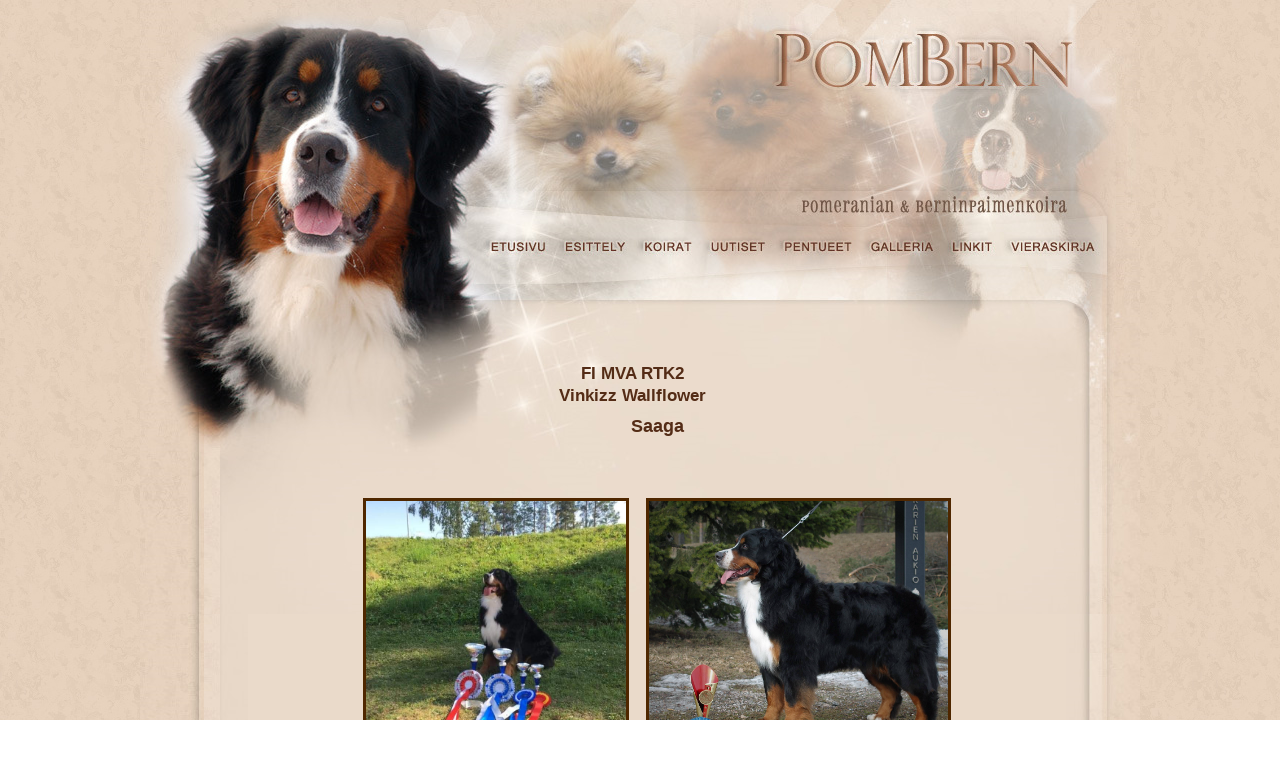

--- FILE ---
content_type: text/html
request_url: http://pombern.net/Saagan%20galleria.html
body_size: 4004
content:
<!DOCTYPE html PUBLIC "-//W3C//DTD HTML 4.01 Transitional//EN">
<html>
<head>

  <meta content="fi" http-equiv="content-language">

  <meta content="text/html; charset=ISO-8859-1" http-equiv="Content-Type">
  <title>PomBern</title>


  <link type="text/css" href="css.css" rel="stylesheet">

</head>


<body>

<map name="map">
<area href="index.html" shape="rect" coords="345,236,409,258">
<area href="esittely.html" shape="rect" coords="420,236,491,258">
<area href="koirat.html" shape="rect" coords="499,236,554,258">
<area href="uutiset.html" shape="rect" coords="566,236,620,258">
<area href="pentueet.html" shape="rect" coords="639,236,715,258">
<area href="galleria.html" shape="rect" coords="725,236,798,258">
<area href="linkit.html" shape="rect" coords="808,236,855,258">
<area href="vieraskirja.html" shape="rect" coords="889,236,960,258">
</map>

<center>
</center>

<div id="ylapalkki">
<center>
<div style="padding: 0pt; width: 1000px; margin-right: auto; margin-left: auto; text-align: center;">
<table style="border-collapse: collapse; background-color: rgb(102, 123, 153); width: 1000px;" border="0" bordercolor="#111111" cellpadding="0" cellspacing="0">

  <tbody>

    <tr>

      <td style="text-align: left; width: 1000px;" colspan="3">
      <img alt="yla" src="yla.jpg" usemap="#map" style="border: 0px solid ; width: 1000px;"></td>

    </tr>

    <tr>

      <td style="vertical-align: top; text-align: center;" background="vas_tausta.jpg"> <img alt="vas" src="vas.jpg" style="border: 0px solid ;"></td>

      <td style="font-family: Arial; font-size: 12px; background-color: rgb(234, 218, 202); background-repeat: no-repeat; width: 818px;" background="keski.jpg">
      <div style="text-align: right;">
      </div>
      <center>
      <div style="text-align: right;">
      </div>
      <table style="text-align: left; left: 383px; width: 797px;" border="0" cellpadding="10" cellspacing="2">

        <tbody>

          <tr>

            <td>
            <div style="text-align: center;">
            <span style="font-weight: bold;">
            <br>
            <br>
            <h1>FI MVA RTK2</h1> <h1>Vinkizz Wallflower</h1>
            <h2>Saaga</h2>
            </span></div>
            <div style="text-align: center;"><span style="font-weight: bold;">
            </span><br>
            <br>
<IMG style="border: 3px solid rgb(79, 39, 0); margin:7px; height: 260px;" SRC="Saaga/20190727.png">            
<IMG style="border: 3px solid rgb(79, 39, 0); margin:7px; height: 260px;" SRC="Saaga/20190330.png">
<IMG style="border: 3px solid rgb(79, 39, 0); margin:7px; height: 240px;" SRC="Saaga/20180113C.jpg">
<IMG style="border: 3px solid rgb(79, 39, 0); margin:7px; height: 240px;" SRC="Saaga/20180113B.jpg"> 
<IMG style="border: 3px solid rgb(79, 39, 0); margin:7px; height: 240px;" SRC="Saaga/20180113A.jpg">
<IMG style="border: 3px solid rgb(79, 39, 0); margin:7px; height: 240px;" SRC="Saaga/20171009.jpg"> 
<IMG style="border: 3px solid rgb(79, 39, 0); margin:7px; height: 260px;" SRC="Saaga/20170831.jpg">                  
<IMG style="border: 3px solid rgb(79, 39, 0); margin:7px; height: 260px;" SRC="Saaga/20170626.jpg"> 
<IMG style="border: 3px solid rgb(79, 39, 0); margin:7px; height: 280px;" SRC="Saaga/20161018.jpg"> 
 







</div>

            <br>

            <span style="font-weight: bold;"></span><span id="result_box" class="short_text" lang="en"><span class="hps"></span></span></td>

          </tr>

        </tbody>
      </table>

      </center>

      </td>

      <td style="vertical-align: top;" background="oik_tausta.jpg"> <img alt="oik" src="oik.jpg" style="border: 0px solid ;"></td>

    </tr>

    <tr>

      <td style="width: 1000px;" colspan="3"><img alt="ala" src="ala.jpg" style="border: 0px solid ; width: 1000px;"></td>

    </tr>

  </tbody>
</table>

</div>

</center>

</div>

</body>
</html>



--- FILE ---
content_type: text/css
request_url: http://pombern.net/css.css
body_size: 1481
content:
body {

font-family: Arial;
font-size: 12px;
color: #542c16;

text-align: center;

cursor: default;

margin: 0;

line-height: 24px;

padding-top: 0px;

background-image: url(tausta.jpg);
}



td {

font-family: Arial;

font-size: 12px;

color: #542c16;
bordercolor: #C0C0C0
cursor: default;
text-align: center;
line-height: 20px;

}




h1 {

text-decoration: bold;

color: #542c16;

font-family: Arial;

font-size: 17px;

line-height: 10px;

font-weight: bold;
margin-right: 50px;
}







a:link {

font-family: Arial;

font-size: 12px;

font-weight: bold;

cursor: pointer;

text-decoration: none;

color: #ba957e;

}



a:visited {

font-family: Arial;

font-size: 12px;

font-weight: normal;

cursor: pointer;

text-decoration: none;

color: #ba957e;

}



a:hover {

font-family: Arial;

font-size: 12px;

font-weight: bold;

cursor: pointer;

text-decoration: none;

color: #a1572d;

}



a:active {
font-family: Arial;

font-size: 12px;

font-weight: normal;

cursor: pointer;

text-decoration: none;

color: #ba957e;

}



a:link.je, a:visited.je {

font-family: Arial;

font-size: 12px;

font-weight: bold;

cursor: pointer;

text-decoration: none;

color: #ba957e;

letter-spacing:1px;

text-transform:uppercase;

}



a:hover.je, a:active.je {

font-family: Arial;

font-size: 12px;

font-weight: bold;

cursor: pointer;

text-decoration: none;

color: #ba957e;

text-transform:uppercase;

}



table { border-collapse:collapse; }




iframe {
border: 0px;
}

Exercise: Identify the lines in the entries that hold "coords" and return each one.

Response for this exercise:
<area href="index.html" shape="rect" coords="345,236,409,258">
<area href="esittely.html" shape="rect" coords="420,236,491,258">
<area href="koirat.html" shape="rect" coords="499,236,554,258">
<area href="uutiset.html" shape="rect" coords="566,236,620,258">
<area href="pentueet.html" shape="rect" coords="639,236,715,258">
<area href="galleria.html" shape="rect" coords="725,236,798,258">
<area href="linkit.html" shape="rect" coords="808,236,855,258">
<area href="vieraskirja.html" shape="rect" coords="889,236,960,258">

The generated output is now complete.